Ocorre que os versos que se encontram no interior de um poema
ou de uma canção não estão necessariamente afirmando aquilo que
afirmariam fora do poema, noutro
contexto. Por exemplo, no poema
de Carlos Drummond de Andrade
"O Sobrevivente", um verso diz:
"O último trovador morreu em
1914". Esse verso vale no poema pelo
efeito que causa: pouco importa que
seja verdadeiro ou falso. Seria diferente se, em vez de um verso, fosse
uma proposição num livro de história da literatura.

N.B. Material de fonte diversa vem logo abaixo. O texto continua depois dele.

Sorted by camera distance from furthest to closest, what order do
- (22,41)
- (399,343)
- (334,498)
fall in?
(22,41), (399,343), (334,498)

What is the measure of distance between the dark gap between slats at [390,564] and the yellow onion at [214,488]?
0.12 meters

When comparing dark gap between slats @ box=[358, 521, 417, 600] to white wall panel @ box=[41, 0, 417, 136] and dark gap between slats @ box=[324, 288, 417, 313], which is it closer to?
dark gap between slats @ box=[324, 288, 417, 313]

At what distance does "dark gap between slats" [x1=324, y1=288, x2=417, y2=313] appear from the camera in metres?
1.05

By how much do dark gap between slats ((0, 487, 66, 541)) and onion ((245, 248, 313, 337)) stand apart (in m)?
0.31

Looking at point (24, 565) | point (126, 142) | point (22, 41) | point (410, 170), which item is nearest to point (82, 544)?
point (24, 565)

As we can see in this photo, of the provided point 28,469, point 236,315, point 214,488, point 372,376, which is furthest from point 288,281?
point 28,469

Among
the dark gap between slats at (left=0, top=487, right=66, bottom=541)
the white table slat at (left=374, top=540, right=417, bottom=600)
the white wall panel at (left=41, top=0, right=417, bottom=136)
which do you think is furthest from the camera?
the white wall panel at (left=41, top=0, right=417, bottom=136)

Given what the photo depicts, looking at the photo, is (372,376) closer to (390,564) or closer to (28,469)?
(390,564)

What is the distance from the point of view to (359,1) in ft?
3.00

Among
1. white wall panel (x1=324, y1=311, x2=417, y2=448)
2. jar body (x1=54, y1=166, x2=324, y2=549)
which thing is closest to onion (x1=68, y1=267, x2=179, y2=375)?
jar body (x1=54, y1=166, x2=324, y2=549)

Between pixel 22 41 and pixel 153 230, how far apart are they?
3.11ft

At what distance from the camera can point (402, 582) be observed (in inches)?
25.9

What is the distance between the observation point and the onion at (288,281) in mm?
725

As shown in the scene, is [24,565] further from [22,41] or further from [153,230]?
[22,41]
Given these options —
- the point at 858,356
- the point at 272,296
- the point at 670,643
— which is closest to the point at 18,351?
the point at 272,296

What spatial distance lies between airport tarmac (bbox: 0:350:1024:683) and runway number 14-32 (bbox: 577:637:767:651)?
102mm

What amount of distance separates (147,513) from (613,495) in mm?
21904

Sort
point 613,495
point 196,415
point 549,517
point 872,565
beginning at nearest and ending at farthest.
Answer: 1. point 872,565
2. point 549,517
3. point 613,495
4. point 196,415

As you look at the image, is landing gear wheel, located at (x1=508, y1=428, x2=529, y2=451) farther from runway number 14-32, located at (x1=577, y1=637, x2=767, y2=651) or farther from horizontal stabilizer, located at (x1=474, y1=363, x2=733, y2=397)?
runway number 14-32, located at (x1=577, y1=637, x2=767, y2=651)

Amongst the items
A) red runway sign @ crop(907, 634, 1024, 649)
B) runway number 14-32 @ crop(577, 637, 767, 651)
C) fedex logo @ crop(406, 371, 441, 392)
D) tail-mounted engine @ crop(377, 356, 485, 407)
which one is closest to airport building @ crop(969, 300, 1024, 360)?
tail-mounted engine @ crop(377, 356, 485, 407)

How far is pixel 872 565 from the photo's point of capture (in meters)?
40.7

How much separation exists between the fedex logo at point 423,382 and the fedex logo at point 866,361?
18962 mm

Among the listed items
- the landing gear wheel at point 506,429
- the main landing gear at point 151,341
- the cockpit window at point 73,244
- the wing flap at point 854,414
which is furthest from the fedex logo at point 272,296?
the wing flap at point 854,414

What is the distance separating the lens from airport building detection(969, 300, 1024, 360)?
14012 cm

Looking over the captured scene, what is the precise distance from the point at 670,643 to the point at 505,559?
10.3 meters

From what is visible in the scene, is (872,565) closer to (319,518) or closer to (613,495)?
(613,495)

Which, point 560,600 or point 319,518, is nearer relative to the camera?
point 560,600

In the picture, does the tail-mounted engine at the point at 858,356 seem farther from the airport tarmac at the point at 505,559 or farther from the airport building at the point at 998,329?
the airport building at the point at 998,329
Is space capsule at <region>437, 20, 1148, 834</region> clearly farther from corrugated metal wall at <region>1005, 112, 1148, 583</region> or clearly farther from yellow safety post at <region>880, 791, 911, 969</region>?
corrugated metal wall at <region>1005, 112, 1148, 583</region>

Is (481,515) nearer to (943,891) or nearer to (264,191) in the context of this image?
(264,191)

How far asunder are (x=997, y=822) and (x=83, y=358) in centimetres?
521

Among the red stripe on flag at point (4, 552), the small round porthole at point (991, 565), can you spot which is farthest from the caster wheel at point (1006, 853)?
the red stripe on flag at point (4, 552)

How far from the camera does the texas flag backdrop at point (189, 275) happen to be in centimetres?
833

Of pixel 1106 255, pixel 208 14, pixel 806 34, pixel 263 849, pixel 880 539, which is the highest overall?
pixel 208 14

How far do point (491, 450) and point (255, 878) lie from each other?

Nesse sentido, um poema é análogo a uma pintura. Um episódio da vida de Matisse ajuda a ilustrar esse
fato. Visitando o ateliê do mestre, ao
ver uma das suas últimas obras, uma
senhora comentou: "Parece-me que
o braço dessa mulher está muito
comprido". "Madame", respondeu
ele polidamente, "a senhora está
equivocada. Não se trata de uma
mulher, mas de uma pintura."
Analogamente, a quem quiser debater com Caetano a afirmação de
que só é possível filosofar em alemão, ele poderia responder: "Não se
trata de uma afirmação, mas de uma
canção". Na verdade, o verso em
questão possui uma forte carga irônica e provocativa: tanto mais quanto a afirmação de que só é possível filosofar em alemão é geralmente
atribuída a Heidegger, filósofo cujo
tema precípuo é o ser. Ora, logo no
início de "Língua", um verso ("Gosto
de ser e de estar") explora um importante privilégio poético-filosófico da língua portuguesa e de pouquíssimas outras línguas latinas,
que é a distinção entre ser e estar:
privilégio não compartilhado pela
língua alemã.
Mas, abstraindo da canção de Caetano, consideremos a própria tese
de Heidegger. Para ele, a língua que
hoje mais se aproxima da grega antiga -que considerava a língua do
pensamento por excelência- é a
alemã. Essa pretensão tem uma história. Os poetas e pensadores românticos da Alemanha inventaram
a superioridade filosófica do seu
idioma porque foram durante muito
tempo assombrados pela presunção, que lhes era opressiva, da superioridade do latim e do francês.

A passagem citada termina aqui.